Verdict: regression. The triage block ships:
- A PM narrative explaining what the user would see.
- An engineer narrative naming the failed assertion.
- A ranked
suspectFileslist, derived from the elements involved in the matcher trace (the dev-only__sourcedenormalisation; see failure evidence). - A
suspectCommitpointer — the most recent commit touching any of the suspect files within the last 200 commits.
The HTML report renders the suspect commit author, message, and SHA inline. The PR comment has a clickable link straight to that commit.
Suspect-file ranking
The deterministic step uses the failed step’s sourceLinks. Each
linked node carries (elementId, fileName, lineNumber) from the dev-
only __source denormalisation that React Native’s babel plugin
emits. The classifier walks the matcher trace’s matchedElementId and
candidateIds, looks each up in the failure-state snapshot, and
collects _source from the element itself plus its three nearest
ancestors. Composite components that wrap interactive primitives are
the typical suspects, so ancestors carry weight.

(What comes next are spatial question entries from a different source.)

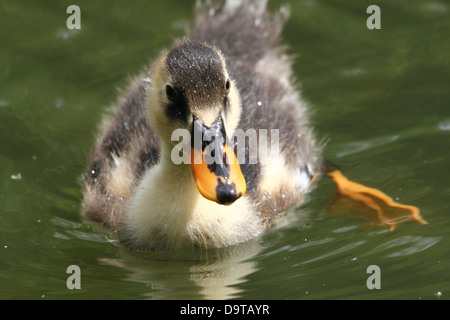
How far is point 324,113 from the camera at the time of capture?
719 cm

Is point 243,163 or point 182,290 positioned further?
point 243,163

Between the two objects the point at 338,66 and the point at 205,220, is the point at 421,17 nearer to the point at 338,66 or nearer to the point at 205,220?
→ the point at 338,66

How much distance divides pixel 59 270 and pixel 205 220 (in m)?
0.96

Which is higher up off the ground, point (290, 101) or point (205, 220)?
point (290, 101)

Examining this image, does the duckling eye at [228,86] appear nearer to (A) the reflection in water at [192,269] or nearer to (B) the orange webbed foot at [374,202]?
(A) the reflection in water at [192,269]

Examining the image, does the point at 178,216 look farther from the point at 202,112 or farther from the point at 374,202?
the point at 374,202

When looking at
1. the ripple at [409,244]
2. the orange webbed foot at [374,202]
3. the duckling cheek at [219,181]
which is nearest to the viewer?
the duckling cheek at [219,181]

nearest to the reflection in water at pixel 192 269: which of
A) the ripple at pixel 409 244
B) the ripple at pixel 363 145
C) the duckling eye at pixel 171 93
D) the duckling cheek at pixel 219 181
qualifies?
the duckling cheek at pixel 219 181

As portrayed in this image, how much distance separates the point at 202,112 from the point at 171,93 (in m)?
0.28

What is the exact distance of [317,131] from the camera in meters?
6.96

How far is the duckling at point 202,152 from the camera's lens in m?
4.82

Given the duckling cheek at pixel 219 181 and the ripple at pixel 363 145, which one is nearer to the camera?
the duckling cheek at pixel 219 181
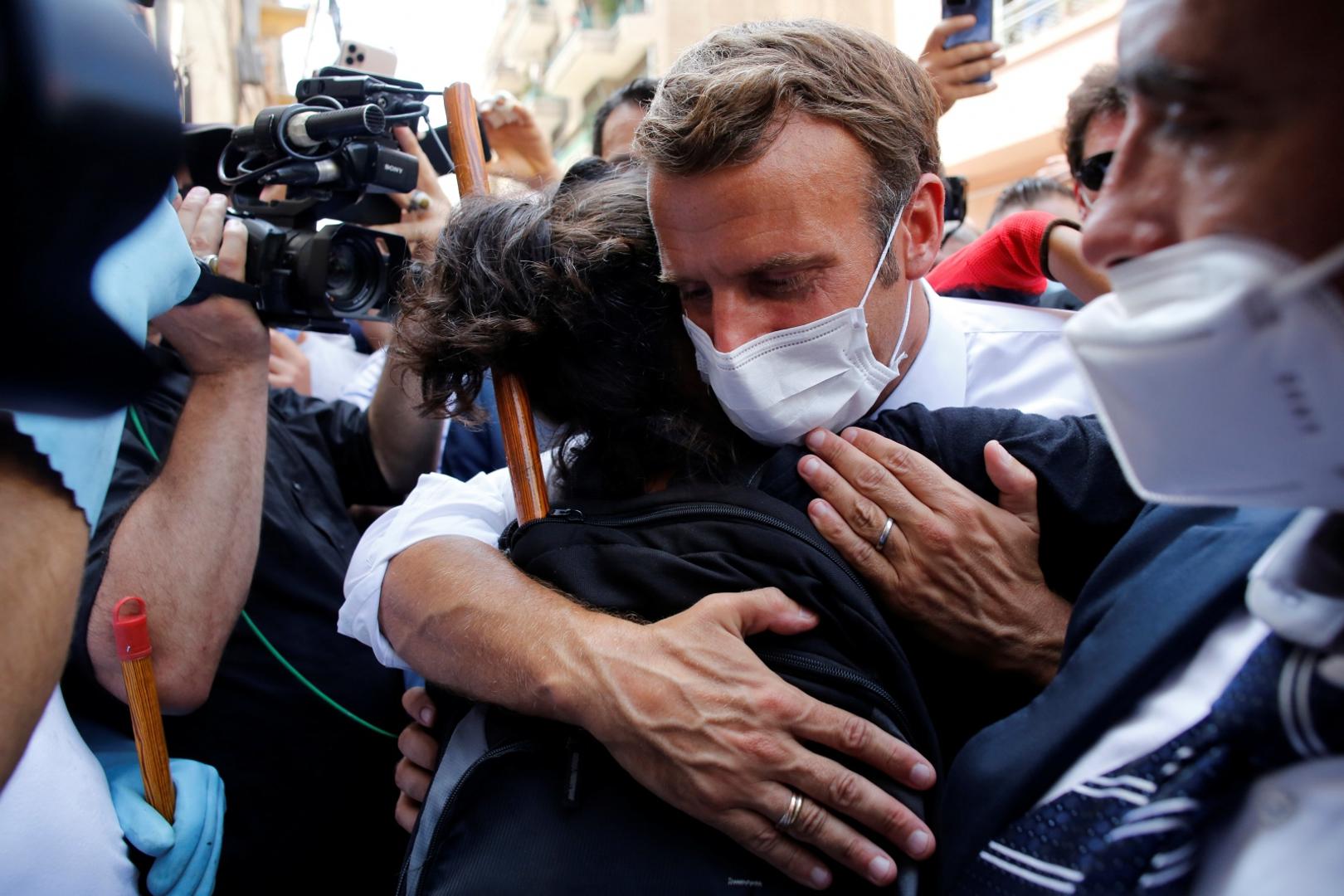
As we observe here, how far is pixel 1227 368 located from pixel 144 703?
1743 mm

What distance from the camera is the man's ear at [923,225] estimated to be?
1.83 metres

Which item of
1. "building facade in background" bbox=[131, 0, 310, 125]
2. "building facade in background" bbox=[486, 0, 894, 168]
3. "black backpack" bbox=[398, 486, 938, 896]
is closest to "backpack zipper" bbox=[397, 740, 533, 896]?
"black backpack" bbox=[398, 486, 938, 896]

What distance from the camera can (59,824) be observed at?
4.46ft

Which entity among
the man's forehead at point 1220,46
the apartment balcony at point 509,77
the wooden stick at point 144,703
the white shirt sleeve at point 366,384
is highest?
the man's forehead at point 1220,46

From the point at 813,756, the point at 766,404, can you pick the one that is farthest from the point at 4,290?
the point at 766,404

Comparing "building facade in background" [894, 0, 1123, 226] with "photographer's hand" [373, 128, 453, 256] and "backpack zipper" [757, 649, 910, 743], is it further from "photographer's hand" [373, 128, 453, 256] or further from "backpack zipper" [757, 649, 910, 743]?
"backpack zipper" [757, 649, 910, 743]

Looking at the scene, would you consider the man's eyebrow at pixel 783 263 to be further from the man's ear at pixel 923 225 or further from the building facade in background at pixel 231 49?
the building facade in background at pixel 231 49

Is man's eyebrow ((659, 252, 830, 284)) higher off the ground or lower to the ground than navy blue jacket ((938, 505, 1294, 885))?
higher

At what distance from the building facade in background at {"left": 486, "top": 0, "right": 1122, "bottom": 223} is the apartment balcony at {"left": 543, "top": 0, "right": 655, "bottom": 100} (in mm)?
28

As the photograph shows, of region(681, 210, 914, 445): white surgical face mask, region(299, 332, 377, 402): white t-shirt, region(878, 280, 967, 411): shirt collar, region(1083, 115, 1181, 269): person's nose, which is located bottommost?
region(299, 332, 377, 402): white t-shirt

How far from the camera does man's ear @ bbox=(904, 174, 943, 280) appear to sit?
1.83 metres

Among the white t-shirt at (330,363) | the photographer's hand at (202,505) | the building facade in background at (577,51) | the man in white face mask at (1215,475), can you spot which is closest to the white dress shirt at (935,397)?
the photographer's hand at (202,505)

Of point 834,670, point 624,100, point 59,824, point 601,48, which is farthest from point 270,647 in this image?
point 601,48

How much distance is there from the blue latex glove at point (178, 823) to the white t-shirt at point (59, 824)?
44 millimetres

The LLM narrator may re-rank or trim the list. The deterministic list
is always populated when __source is available; it survives an LLM
outage as the fallback.
The LLM narrator
After the classifier picks the verdict, klera invokes the planner LLM (Claude Sonnet 4.6 by default) with a structured prompt:
- The verdict.
- The flow name + failed step index.
- The cached IR step that ran.
- The replanned step the planner produced (drift case).

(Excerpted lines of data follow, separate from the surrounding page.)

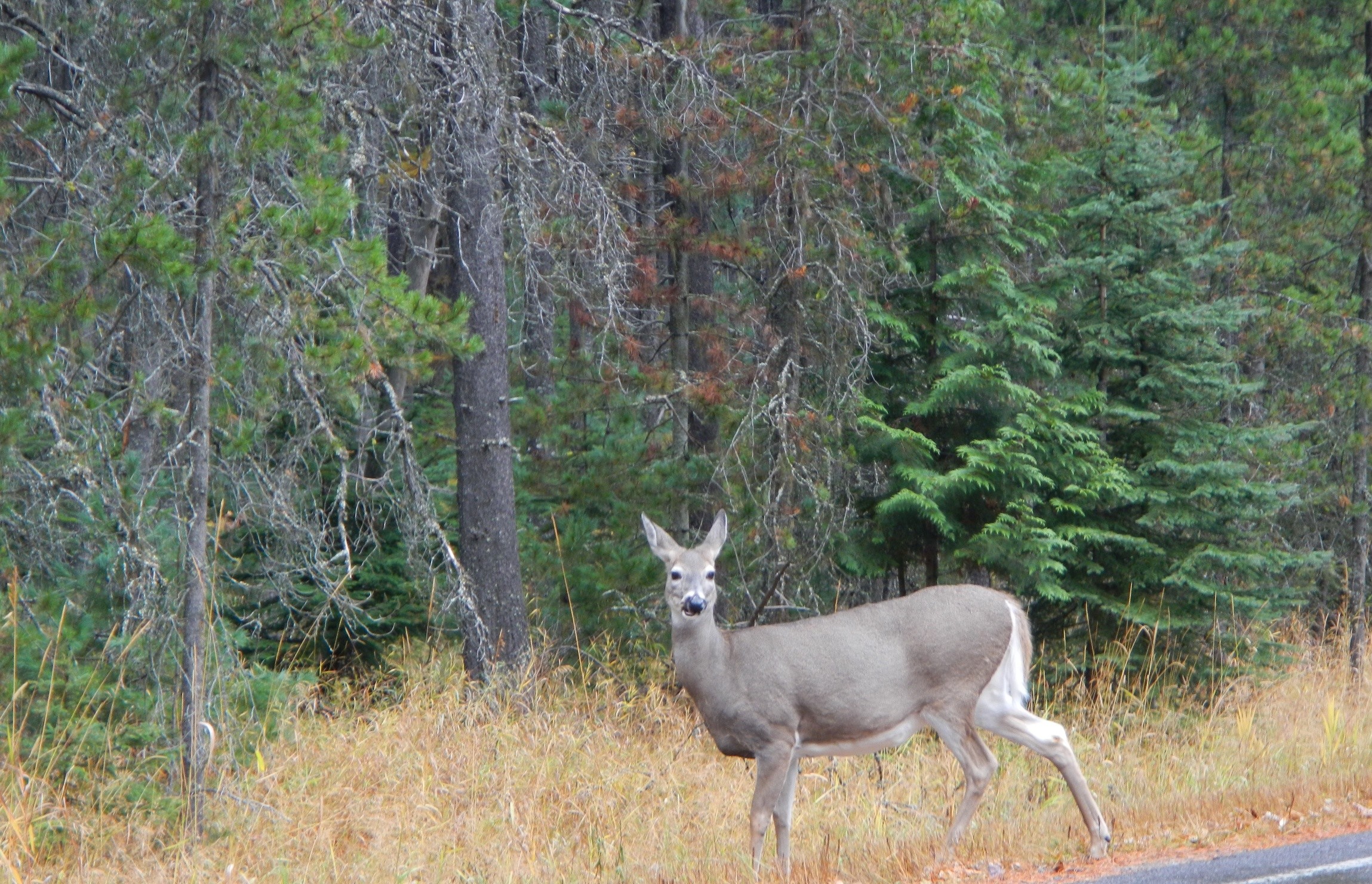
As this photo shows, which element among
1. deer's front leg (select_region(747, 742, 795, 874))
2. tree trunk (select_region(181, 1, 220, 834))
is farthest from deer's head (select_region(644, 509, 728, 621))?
tree trunk (select_region(181, 1, 220, 834))

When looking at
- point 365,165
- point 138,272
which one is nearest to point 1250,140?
point 365,165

- The matcher trace, error message and details, source links, frames.
The narrator writes a tweet-length PM narrative (≤280 chars) and a
paragraph-length engineer narrative (≤800 chars), plus its own ranked
suspectFiles (≤5 entries). The schema is enforced by Zod — malformed
narrator output falls back to the deterministic suspect-file list and
short stub prose.
Escape hatches
The classifier and narrator are both opt-out:
klera run --no-triage— skip the triage block entirely. The report still ships, just without the verdict / narrative / suspect files.KLERA_NO_TRIAGE=1— environment-variable form of the same flag. Useful in CI environments where you want triage on locally and off in a one-off rerun job.
Graceful degradation without an API key
The classifier never needs an LLM. The narrator does. When
ANTHROPIC_API_KEY is unset (or the local-CLI planner transport is
unreachable), klera ships:
- The deterministic verdict.
- A short stub PM narrative (
"Auto-triage narrative pending — wire ANTHROPIC_API_KEY for prose."). - A short stub engineer narrative.
- The deterministic
suspectFileslist. - The
suspectCommitpointer when the verdict isregressionandgit logsucceeds.

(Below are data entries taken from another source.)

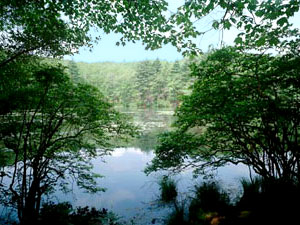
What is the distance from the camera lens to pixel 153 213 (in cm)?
625

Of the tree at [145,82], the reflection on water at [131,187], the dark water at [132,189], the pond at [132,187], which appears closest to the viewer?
the dark water at [132,189]

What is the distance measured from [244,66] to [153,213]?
498 centimetres

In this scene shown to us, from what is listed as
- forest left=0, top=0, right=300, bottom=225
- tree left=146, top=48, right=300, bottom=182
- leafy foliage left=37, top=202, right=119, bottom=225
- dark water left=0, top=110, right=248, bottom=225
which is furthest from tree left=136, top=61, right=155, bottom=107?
tree left=146, top=48, right=300, bottom=182

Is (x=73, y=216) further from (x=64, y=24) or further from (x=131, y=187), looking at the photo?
(x=64, y=24)

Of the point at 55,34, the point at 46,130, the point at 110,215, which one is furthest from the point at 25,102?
the point at 110,215

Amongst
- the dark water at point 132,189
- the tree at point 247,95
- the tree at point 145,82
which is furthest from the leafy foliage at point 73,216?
the tree at point 145,82

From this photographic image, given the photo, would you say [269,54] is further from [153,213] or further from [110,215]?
[110,215]

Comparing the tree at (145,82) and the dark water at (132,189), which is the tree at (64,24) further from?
the tree at (145,82)

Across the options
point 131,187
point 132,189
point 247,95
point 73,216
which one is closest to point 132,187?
point 131,187

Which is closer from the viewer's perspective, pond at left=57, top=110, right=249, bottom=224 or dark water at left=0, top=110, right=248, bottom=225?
dark water at left=0, top=110, right=248, bottom=225

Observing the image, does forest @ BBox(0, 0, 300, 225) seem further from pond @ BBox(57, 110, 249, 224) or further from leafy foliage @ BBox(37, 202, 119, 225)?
→ pond @ BBox(57, 110, 249, 224)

The HTML report renders all of the above without a placeholder. Add
the API key (or wire claude / codex / gemini on PATH) and the
next failure ships full narratives.
Where the triage block lives
The triage block is part of the JSON report’s top-level shape:
{
"schemaVersion": 4,
"flow": { ... },
"steps": [ ... ],
"triage": {
"verdict": "regression",
"failedStepIndex": 4,
"pmNarrative": "Tapping Place order didn't navigate forward...",
"engineerNarrative": "Step 4 (assert visible 'Order placed')...",
"suspectFiles": [
{ "fileName": "packages/checkout/src/PlaceOrderButton.tsx", "lineNumber": 42, "reason": "..." }
],
"suspectCommit": {
"sha": "a1c4f29",
"author": "miyu",
"subject": "checkout: gate submit on payment-method validity"
}
}
}klera report --html renders the triage block as the card you saw at
the top of this page. klera report --junit folds the verdict into the
JUnit <system-out> so it shows up in PR test panes.